Add job avoidance
Created by: julianhess
The main contribution of this PR is (basic) job avoidance. We pickle the output dataframe when a job completes; when another job is run with the same output directory, it searches for this pickle, which, if found, is compared against to see if the job specifications match.
This PR also adds the following miscellaneous features:
- Preemptible NFS automatic restarting (Docker backend)
- Launches a thread in the background active during the duration of the backend context manager that checks every minute if the NFS server has been preempted, and will restart it if so
- Automatically override inputs to null that are absolute paths residing on the same NFS share and are not Canine outputs
- E.g. if a user specifies an input with the absolute path
/mnt/nfs/foo/bar/bah
, and the output directory resides somewhere in/mnt/nfs
, this input will not be symlinked into the inputs directory, since we assume that the user meant the absolute path as a string literal. - This is especially useful for running things like aligners, which often take a path to a reference FASTA and implicitly assume that ancillary files (e.g. indices) are present in the same directory, with the same basename as the reference FASTA.
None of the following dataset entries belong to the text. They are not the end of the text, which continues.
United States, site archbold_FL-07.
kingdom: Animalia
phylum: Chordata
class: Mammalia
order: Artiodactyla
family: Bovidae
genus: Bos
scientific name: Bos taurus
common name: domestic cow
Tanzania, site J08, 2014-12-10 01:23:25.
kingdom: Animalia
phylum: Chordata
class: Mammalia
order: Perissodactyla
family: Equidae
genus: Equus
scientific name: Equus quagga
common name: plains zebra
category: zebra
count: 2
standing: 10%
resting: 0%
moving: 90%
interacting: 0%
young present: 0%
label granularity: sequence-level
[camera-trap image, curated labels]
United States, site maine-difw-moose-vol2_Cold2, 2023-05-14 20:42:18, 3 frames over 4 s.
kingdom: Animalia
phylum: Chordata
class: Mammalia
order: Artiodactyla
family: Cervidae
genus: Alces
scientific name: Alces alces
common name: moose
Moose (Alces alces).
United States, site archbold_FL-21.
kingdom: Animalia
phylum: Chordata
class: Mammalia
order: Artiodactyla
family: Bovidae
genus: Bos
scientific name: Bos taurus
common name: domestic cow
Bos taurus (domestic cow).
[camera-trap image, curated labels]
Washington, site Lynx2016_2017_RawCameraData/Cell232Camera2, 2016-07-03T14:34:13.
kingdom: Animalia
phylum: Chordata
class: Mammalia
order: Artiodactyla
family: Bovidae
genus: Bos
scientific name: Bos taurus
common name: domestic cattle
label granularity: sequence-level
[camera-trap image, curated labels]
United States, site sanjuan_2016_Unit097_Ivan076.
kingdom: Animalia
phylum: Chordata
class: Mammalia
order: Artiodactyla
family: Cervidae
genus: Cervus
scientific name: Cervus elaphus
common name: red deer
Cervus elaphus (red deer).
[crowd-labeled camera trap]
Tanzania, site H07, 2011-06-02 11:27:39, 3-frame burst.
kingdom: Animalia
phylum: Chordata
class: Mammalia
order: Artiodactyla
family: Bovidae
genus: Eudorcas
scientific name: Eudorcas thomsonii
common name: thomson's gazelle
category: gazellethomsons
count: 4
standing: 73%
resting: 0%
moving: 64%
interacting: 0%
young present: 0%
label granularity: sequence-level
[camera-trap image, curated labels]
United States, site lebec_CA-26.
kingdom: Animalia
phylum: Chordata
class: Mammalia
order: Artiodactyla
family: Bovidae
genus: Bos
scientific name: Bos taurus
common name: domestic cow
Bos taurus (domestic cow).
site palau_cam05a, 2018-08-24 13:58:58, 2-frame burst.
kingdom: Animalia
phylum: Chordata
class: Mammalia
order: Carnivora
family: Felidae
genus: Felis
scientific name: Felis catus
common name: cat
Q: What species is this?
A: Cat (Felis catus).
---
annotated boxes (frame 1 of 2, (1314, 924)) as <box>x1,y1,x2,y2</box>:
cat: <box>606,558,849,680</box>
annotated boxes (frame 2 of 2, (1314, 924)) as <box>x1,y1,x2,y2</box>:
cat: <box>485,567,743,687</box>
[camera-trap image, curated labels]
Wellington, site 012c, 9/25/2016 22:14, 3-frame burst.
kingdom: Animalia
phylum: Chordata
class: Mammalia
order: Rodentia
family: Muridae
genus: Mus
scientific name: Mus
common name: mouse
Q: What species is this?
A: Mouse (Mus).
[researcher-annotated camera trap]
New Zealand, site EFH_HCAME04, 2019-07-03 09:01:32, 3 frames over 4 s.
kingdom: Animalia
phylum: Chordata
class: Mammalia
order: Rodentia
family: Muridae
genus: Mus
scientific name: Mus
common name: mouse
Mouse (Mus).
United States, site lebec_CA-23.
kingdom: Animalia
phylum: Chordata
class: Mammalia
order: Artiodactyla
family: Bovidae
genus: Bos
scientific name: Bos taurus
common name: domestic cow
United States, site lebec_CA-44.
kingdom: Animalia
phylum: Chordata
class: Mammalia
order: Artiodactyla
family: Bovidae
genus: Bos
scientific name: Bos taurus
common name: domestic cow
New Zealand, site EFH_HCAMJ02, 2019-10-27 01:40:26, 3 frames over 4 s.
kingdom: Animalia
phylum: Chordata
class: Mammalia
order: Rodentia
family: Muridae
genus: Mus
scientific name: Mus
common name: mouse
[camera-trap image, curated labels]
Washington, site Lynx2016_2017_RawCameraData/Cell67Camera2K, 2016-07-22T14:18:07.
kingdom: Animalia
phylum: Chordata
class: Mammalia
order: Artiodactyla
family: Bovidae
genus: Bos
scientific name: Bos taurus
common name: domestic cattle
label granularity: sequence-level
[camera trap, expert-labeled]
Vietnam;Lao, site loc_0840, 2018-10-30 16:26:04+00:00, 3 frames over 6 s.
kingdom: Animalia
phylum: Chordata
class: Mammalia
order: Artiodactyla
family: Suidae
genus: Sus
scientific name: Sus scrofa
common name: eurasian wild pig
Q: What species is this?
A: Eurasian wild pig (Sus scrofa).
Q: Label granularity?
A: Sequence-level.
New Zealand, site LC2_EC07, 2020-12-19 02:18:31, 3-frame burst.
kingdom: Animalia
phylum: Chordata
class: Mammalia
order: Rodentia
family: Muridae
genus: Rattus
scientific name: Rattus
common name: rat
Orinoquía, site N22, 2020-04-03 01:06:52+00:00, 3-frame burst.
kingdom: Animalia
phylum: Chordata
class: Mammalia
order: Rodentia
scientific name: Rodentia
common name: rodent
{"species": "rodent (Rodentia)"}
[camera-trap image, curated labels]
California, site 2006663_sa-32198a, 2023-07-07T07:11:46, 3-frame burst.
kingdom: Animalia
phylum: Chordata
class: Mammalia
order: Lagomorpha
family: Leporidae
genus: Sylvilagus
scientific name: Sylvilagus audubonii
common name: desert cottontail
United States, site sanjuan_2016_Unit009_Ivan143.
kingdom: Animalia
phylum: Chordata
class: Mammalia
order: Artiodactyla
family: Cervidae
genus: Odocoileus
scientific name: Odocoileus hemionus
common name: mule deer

- Note that this only applies to absolute paths outside of a Canine directory structure. If we detect that the input path is a Canine output directory (via a simple regex), we will symlink it, since this is likely being run as part of a wolF workflow.
- E.g. if a user specifies an input with the absolute path
- Track task runtime in seconds (not hours)
- Bump required Python version to 3.7 (we are implicitly assuming ordered dicts)
- If this is a problem, we can explicitly use
OrderedDict
when necessary.
- If this is a problem, we can explicitly use
- Kill any jobs still running on cluster when we stop the cluster
- I thought the Slurm worker daemons did this automatically, but I guess not!